* What to work on
Please copy the items below line for line, changing nothing.

════════════════════

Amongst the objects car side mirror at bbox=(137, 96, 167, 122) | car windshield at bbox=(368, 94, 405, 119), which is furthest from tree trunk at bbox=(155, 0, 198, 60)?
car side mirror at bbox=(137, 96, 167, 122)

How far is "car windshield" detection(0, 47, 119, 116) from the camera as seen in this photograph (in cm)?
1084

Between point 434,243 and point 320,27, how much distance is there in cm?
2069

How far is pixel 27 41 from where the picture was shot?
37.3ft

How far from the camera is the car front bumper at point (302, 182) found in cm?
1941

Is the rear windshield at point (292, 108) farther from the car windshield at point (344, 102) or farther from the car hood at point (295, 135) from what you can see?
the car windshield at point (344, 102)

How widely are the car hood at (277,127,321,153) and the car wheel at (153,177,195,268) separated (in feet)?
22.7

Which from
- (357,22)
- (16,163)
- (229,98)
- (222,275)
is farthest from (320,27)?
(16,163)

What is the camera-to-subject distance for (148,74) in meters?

════════════════════

* Result for this task
Amongst the objects car side mirror at bbox=(137, 96, 167, 122) | car windshield at bbox=(368, 94, 405, 119), which is furthest from tree trunk at bbox=(155, 0, 198, 60)?
car side mirror at bbox=(137, 96, 167, 122)

How far is "car windshield" detection(0, 47, 119, 116) from the camera as seen in this photograph (in cm)?
1084

Between point 434,243 and point 320,27, how much distance is there in cm?
2069

How far is pixel 27 41 from where the picture was shot?
37.3ft

How far from the camera is the car front bumper at point (302, 182) found in cm?
1941

Is the rear windshield at point (292, 108) farther from the car windshield at point (344, 102) or farther from the car hood at point (295, 135) from what you can see?
the car windshield at point (344, 102)

How widely are the car hood at (277,127,321,153) and the car wheel at (153,177,195,268) separated (in feet)?
22.7

Which from
- (357,22)
- (16,163)
- (229,98)
- (222,275)
is farthest from (320,27)?
(16,163)

What is the camera-to-subject distance for (148,74) in meters?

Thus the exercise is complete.